SOURCE TEXT>
Terre Haute Casino Proposals Generate Feedback as Indiana Prepares to Decide

By | November 15, 2021

The Indiana Gaming Commission (IGC) received more than 200 unique comments regarding the Vigo County casino license the regulatory body plans to award this week.

Terre Haute casino
A rendering of the Queen of Terre Haute, a casino proposed by Churchill Downs Incorporated in its application for the casino license in Vigo County, Ind. The Indiana Gaming Commission received more than 200 public comments on the four applications and the decision making process as well. The IGC is expected to award the license at its Wednesday meeting. (Image: Churchill Downs/IGC)

The IGC announced last month it would welcome public comments regarding the opportunity, which attracted four bidders that want to build a casino in or near Terre Haute in the west central Indiana county. Friday afternoon was the deadline to submit written comments, and the commission posted them on its website.

Commissioners are scheduled to meet Wednesday in Indianapolis to watch presentations from each bidding group. A decision is expected after each company makes its case.

Commenters included local residents and business owners offering their input, out-of-town businesses and labor unions that have worked with the applicants, nonprofit organizations from elsewhere that detailed the partnerships they have with the applicants in their communities, and other groups offering statements and requests to the commission before it selects the licensee.

The four companies seeking the application are: Churchill Downs Incorporated, Full House Resorts, Hard Rock International, and Premier Gaming Group.

Of the four bidders, the application that received the most supportive comments was Hard Rock. The Florida-based gaming company’s plan drew nearly 70 unique comments of support. That’s in addition to the resolution of support the proposal has received from the Vigo County Council and other letters of support from local elected officials as well as the Terre Haute Chamber of Commerce.

Updated information on each bid, including proposed investment, number of gaming seats, job estimates, and revenue projections can be found here.

One Terre Haute Bid Has Local Ties

Part of the reason many in the Terre Haute community support the project is because local businessman Greg Gibson is part of the investment team behind the planned Hard Rock Rocksino.

EXERCISE SET>
**a.** Please answer these questions from the casino article:
(i) How many unique comments did the Indiana Gaming Commission receive about the Vigo County license?
(ii) In which city are the commissioners scheduled to meet Wednesday?
(iii) Which bidder's application received the most supportive comments?
**b.** Decide whether each statement agrees with the casino article, answering yes or no and quoting the words that settle it.
(i) Written comments were due on Friday afternoon.
(ii) Five companies bid for the Vigo County casino license.
(iii) Greg Gibson is part of the investment team behind the Full House Resorts bid.
The data here has nothing to do with the casino article.

SOURCE EXCERPT>
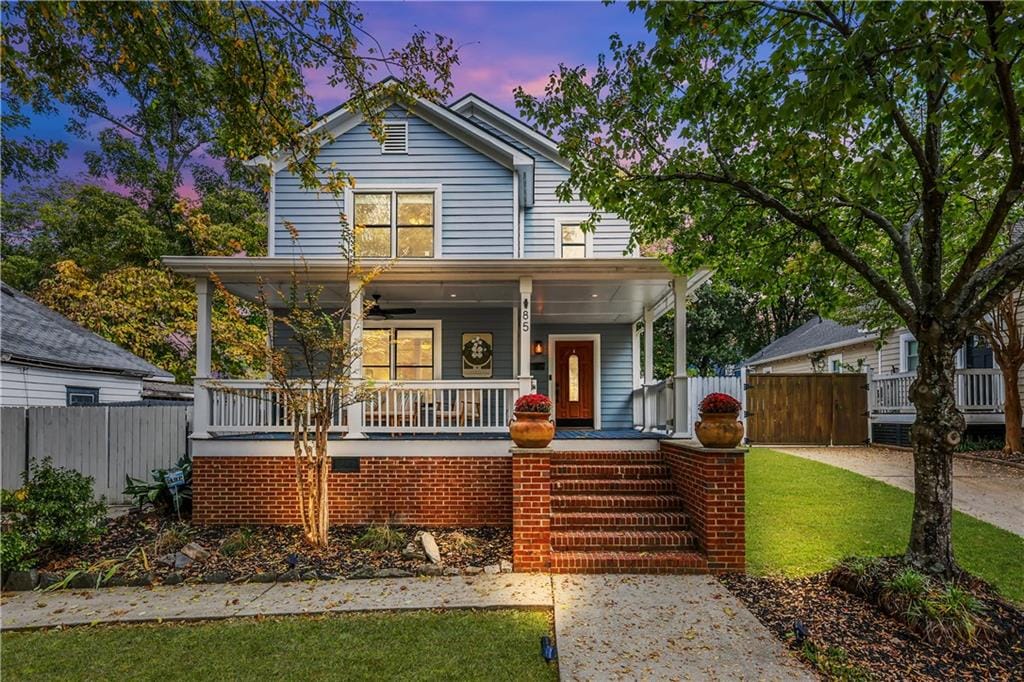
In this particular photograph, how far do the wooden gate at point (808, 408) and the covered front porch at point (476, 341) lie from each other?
491cm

TASK-BY-TASK RESULTS>
**a.**
(i) More than 200.
(ii) Indianapolis.
(iii) Hard Rock.

**b.**
(i) Yes: "Friday afternoon was the deadline to submit written comments"
(ii) No: "which attracted four bidders that want to build a casino in or near Terre Haute"
(iii) No: "local businessman Greg Gibson is part of the investment team behind the planned Hard Rock Rocksino"